The Black Gate
It has been years since I strolled down this pathway. All around and above me the muscular arms of live oaks are frozen in ballet poses no dancer could achieve. Their gnarled and bony roots, perhaps curious about life above ground, have broken through the pavement - I tread carefully over rolling waves of concrete. From the secret gardens of storybook homes the trees call out to be noticed, waving dusty hankies of moss as I pass.
But I will not be distracted today.
Just as I put out my hand to hold back a gregarious palm frond, I see it. The black gate. But what’s this? It’s open? And where is the handwritten sign that usually swings from from the burnt rusted lock ?
Curious, I allow my eye to trespass beyond the gate and into the overgrown garden, curving and winding till it reaches the rickety porch. No one there. The house, long past its once glorious prime, sits forlorn in this sweltering heat of July - no hand to slap open its rusty screen door, no breeze to dance with the porch swing. And no sign of the lady who once serenely presided over this shaded Southern veranda.

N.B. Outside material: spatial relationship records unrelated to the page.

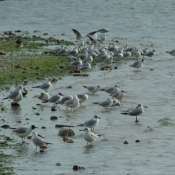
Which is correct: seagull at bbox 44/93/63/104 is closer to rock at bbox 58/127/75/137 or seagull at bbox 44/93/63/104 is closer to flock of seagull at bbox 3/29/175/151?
flock of seagull at bbox 3/29/175/151

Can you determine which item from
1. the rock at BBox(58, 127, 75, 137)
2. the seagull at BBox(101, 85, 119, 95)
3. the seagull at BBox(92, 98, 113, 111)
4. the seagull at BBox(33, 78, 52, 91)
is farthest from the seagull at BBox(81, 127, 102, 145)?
the seagull at BBox(101, 85, 119, 95)

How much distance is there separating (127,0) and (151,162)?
41166 millimetres

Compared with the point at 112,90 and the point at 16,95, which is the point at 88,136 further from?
the point at 112,90

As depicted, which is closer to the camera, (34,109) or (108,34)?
(34,109)

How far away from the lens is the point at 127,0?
53.5 metres

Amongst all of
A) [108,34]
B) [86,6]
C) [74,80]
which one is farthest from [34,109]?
[86,6]

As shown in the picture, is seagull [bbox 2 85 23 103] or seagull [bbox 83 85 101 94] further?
seagull [bbox 83 85 101 94]

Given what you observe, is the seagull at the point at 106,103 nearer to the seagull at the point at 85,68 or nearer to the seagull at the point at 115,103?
the seagull at the point at 115,103

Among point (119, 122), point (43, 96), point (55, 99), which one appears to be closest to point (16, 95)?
point (43, 96)

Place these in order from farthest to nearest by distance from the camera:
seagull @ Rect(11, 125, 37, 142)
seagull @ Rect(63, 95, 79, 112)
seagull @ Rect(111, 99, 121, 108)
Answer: seagull @ Rect(111, 99, 121, 108) → seagull @ Rect(63, 95, 79, 112) → seagull @ Rect(11, 125, 37, 142)

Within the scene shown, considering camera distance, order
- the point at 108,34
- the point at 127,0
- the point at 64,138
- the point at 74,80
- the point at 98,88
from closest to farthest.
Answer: the point at 64,138 → the point at 98,88 → the point at 74,80 → the point at 108,34 → the point at 127,0

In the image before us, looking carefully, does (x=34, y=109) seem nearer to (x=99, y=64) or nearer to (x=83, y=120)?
(x=83, y=120)

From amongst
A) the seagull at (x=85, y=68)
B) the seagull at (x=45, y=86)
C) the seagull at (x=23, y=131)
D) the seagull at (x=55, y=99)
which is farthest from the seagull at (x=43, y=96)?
the seagull at (x=85, y=68)

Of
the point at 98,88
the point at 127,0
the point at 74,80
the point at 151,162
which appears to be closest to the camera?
the point at 151,162
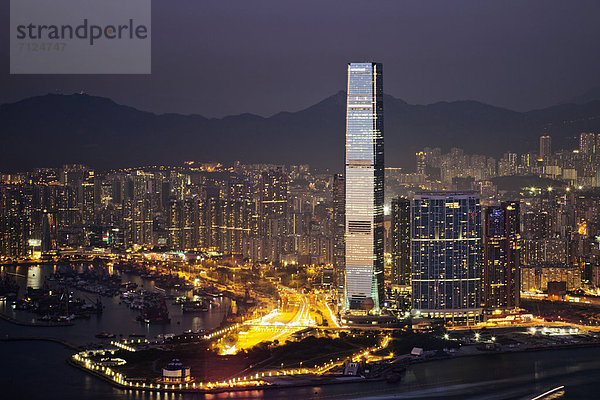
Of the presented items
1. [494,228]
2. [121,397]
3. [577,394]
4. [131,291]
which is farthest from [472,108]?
[121,397]

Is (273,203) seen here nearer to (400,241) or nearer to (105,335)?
(400,241)

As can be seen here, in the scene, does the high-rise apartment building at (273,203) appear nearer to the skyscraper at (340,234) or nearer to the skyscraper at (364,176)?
the skyscraper at (340,234)

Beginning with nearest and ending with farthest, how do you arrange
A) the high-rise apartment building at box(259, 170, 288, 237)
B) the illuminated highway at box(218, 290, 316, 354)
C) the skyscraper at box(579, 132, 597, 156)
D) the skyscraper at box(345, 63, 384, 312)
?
the illuminated highway at box(218, 290, 316, 354), the skyscraper at box(345, 63, 384, 312), the skyscraper at box(579, 132, 597, 156), the high-rise apartment building at box(259, 170, 288, 237)

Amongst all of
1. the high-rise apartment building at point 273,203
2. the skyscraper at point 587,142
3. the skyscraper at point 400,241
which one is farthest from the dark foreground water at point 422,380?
the high-rise apartment building at point 273,203

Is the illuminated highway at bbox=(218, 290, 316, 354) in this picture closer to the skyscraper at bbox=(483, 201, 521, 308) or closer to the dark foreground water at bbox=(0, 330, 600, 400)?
the dark foreground water at bbox=(0, 330, 600, 400)

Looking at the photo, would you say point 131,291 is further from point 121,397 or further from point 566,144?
point 566,144

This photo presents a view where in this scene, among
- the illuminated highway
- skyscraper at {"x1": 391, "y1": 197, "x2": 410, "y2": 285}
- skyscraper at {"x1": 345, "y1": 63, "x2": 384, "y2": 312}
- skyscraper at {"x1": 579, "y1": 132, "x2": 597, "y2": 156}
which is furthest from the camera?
skyscraper at {"x1": 579, "y1": 132, "x2": 597, "y2": 156}

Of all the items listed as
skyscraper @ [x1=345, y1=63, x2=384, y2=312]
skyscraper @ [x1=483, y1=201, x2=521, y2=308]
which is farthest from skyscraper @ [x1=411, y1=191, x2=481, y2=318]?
skyscraper @ [x1=345, y1=63, x2=384, y2=312]
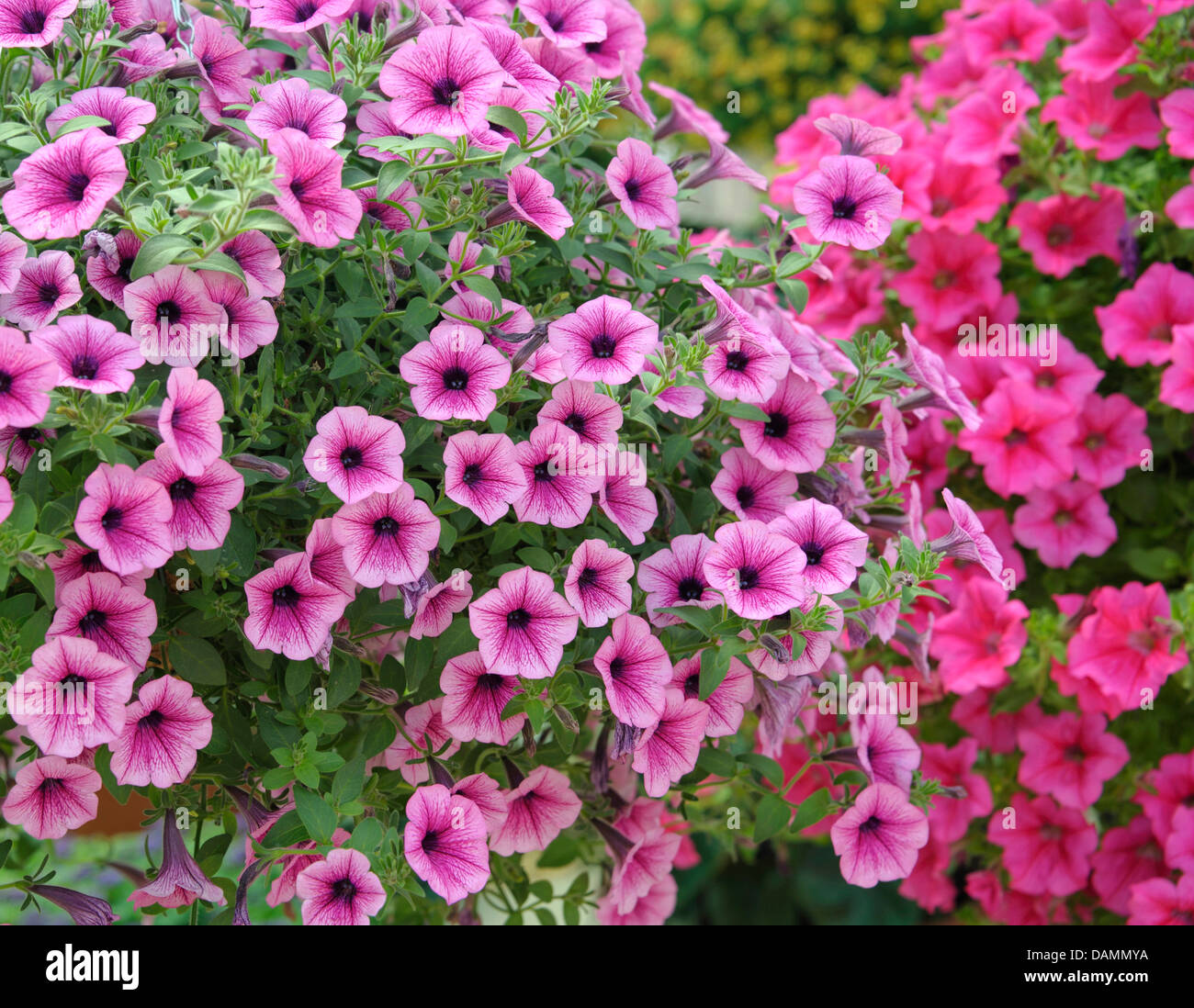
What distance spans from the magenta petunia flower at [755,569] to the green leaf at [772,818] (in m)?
0.23

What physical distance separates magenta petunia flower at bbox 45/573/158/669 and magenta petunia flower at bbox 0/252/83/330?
190 mm

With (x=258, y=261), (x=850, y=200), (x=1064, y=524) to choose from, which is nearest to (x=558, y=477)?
(x=258, y=261)

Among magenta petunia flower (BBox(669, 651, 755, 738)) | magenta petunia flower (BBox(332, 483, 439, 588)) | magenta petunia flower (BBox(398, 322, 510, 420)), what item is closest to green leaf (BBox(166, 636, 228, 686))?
magenta petunia flower (BBox(332, 483, 439, 588))

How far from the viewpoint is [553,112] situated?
0.86m

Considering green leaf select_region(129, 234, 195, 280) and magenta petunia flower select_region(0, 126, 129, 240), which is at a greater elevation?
magenta petunia flower select_region(0, 126, 129, 240)

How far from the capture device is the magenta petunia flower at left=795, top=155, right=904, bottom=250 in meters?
0.94

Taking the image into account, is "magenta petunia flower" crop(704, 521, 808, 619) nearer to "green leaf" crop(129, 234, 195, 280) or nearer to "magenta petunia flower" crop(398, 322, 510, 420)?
"magenta petunia flower" crop(398, 322, 510, 420)

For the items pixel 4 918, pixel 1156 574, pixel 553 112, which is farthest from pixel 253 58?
pixel 4 918

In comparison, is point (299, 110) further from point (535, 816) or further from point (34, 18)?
point (535, 816)

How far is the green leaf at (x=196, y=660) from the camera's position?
2.74 feet

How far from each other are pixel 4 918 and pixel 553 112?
1595mm

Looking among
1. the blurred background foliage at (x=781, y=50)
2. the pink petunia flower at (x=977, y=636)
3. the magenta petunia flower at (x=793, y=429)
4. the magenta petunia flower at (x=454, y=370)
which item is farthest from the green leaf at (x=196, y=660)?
the blurred background foliage at (x=781, y=50)

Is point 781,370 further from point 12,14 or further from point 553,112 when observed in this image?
point 12,14

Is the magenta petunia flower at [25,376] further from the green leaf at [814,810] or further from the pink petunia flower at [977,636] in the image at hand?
the pink petunia flower at [977,636]
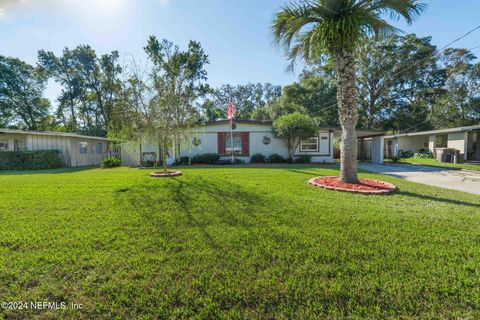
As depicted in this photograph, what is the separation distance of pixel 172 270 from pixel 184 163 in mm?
12432

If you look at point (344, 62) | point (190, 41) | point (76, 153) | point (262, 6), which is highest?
point (190, 41)

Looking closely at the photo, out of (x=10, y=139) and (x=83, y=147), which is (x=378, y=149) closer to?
(x=83, y=147)

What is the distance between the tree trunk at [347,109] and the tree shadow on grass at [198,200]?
3139mm

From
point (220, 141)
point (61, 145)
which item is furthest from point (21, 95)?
point (220, 141)

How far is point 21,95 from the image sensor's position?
81.3 feet

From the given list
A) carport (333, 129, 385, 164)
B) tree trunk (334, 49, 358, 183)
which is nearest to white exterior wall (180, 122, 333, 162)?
carport (333, 129, 385, 164)

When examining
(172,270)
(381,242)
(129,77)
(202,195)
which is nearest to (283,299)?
(172,270)

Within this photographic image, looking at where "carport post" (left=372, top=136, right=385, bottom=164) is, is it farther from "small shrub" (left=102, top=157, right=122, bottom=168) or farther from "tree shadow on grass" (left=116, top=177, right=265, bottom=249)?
"small shrub" (left=102, top=157, right=122, bottom=168)

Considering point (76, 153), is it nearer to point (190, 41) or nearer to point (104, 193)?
point (104, 193)

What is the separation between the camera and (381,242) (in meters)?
2.82

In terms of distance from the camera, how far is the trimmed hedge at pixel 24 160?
1284 cm

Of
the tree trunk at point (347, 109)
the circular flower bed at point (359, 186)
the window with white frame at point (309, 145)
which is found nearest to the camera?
the circular flower bed at point (359, 186)

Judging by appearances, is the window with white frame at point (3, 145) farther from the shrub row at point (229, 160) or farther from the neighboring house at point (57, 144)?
the shrub row at point (229, 160)

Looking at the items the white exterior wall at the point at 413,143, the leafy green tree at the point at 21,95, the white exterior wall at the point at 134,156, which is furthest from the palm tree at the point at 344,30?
the leafy green tree at the point at 21,95
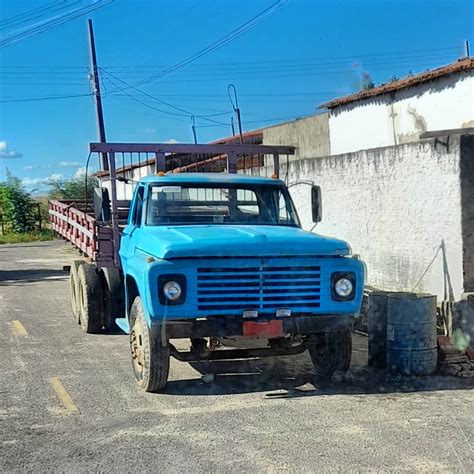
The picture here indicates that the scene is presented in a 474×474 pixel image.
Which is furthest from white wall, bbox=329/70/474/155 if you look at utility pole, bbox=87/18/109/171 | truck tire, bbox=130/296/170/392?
utility pole, bbox=87/18/109/171

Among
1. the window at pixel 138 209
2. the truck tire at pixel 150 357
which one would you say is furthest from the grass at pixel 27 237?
the truck tire at pixel 150 357

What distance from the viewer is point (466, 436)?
5.10 meters

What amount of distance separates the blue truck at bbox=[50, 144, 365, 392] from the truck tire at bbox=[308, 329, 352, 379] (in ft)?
0.03

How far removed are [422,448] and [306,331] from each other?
1717 millimetres

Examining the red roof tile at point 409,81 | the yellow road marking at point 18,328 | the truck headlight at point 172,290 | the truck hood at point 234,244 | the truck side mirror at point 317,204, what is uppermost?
the red roof tile at point 409,81

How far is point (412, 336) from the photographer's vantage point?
689cm

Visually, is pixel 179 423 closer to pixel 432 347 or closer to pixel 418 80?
pixel 432 347

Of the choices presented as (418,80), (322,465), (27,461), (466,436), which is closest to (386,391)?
(466,436)

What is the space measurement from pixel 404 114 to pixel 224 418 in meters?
10.6

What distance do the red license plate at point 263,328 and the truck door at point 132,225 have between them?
5.74ft

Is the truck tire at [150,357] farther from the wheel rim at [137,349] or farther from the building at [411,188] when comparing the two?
the building at [411,188]

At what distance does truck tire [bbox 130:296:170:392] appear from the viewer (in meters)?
6.20

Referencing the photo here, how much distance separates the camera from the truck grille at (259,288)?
19.7 feet

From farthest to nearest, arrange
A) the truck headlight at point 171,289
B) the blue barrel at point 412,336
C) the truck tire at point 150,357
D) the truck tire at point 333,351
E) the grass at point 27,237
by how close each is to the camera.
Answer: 1. the grass at point 27,237
2. the blue barrel at point 412,336
3. the truck tire at point 333,351
4. the truck tire at point 150,357
5. the truck headlight at point 171,289
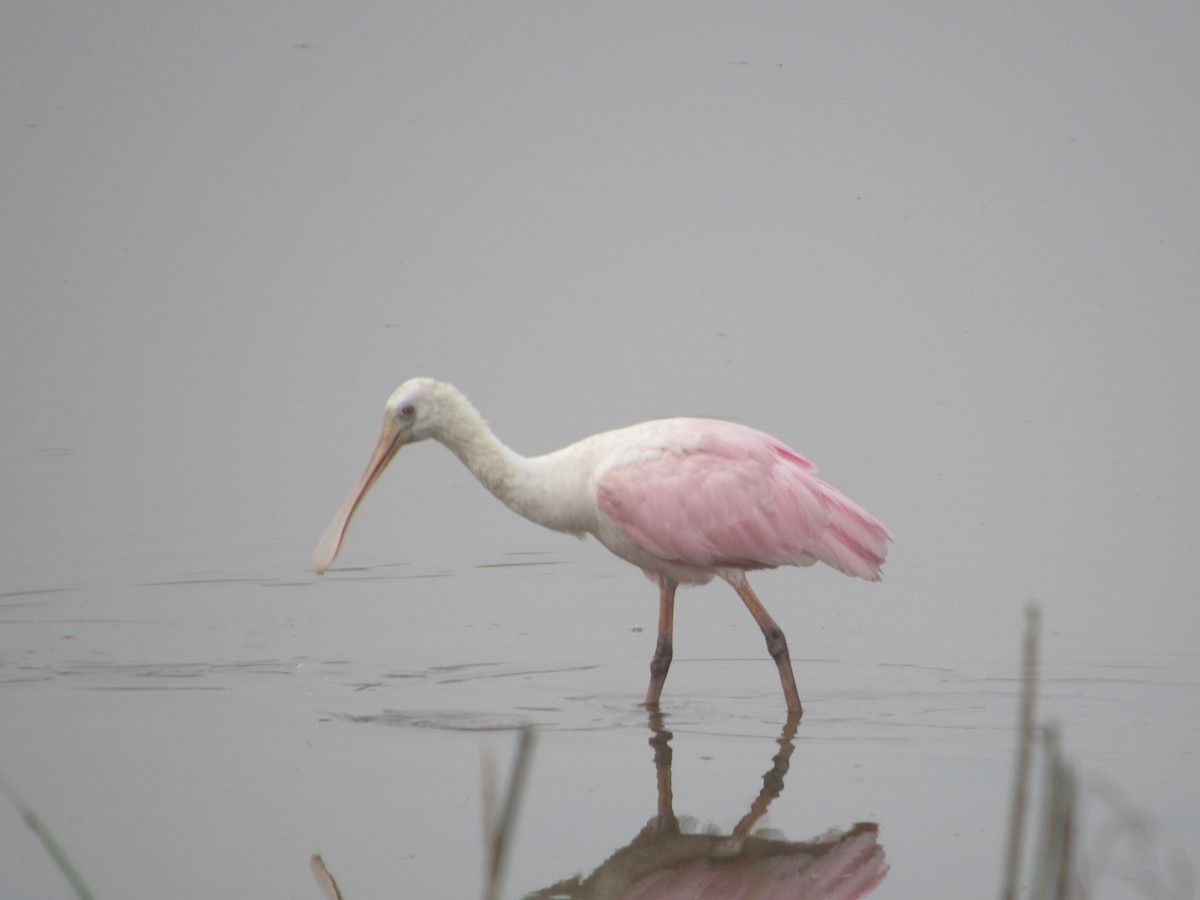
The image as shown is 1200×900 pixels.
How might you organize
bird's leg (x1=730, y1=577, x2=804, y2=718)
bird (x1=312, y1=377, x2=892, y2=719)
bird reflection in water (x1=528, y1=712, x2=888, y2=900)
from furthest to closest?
bird (x1=312, y1=377, x2=892, y2=719) < bird's leg (x1=730, y1=577, x2=804, y2=718) < bird reflection in water (x1=528, y1=712, x2=888, y2=900)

Well really, what did I expect? She must have been nearly ninety the last time I saw her, when we’d smiled to each other as I passed under the oaks. The colour of the richest chocolate, she was clad in a white linen dress, and the sign that swung on her painted black gate read,
“Porch Conversations. $1.00”.
I always planned to push that gate open one hot afternoon, put down my dollar and settle in for a chat. We would eschew the usual topics of weather and politics, and talk only of butterflies, cloud castles and pie. I might discover she’d descended from kings. She might find out all my secrets.
But it always happened that each time I passed by, I seemed to be wandering off elsewhere - to lunch, to the beach, to the antique shop on the corner. So we simply smiled and nodded as I made my way past, never knowing my path would lead to the day of no second chances, to the morning of the vacant porch.
I sigh.
I rather think we would have liked each other.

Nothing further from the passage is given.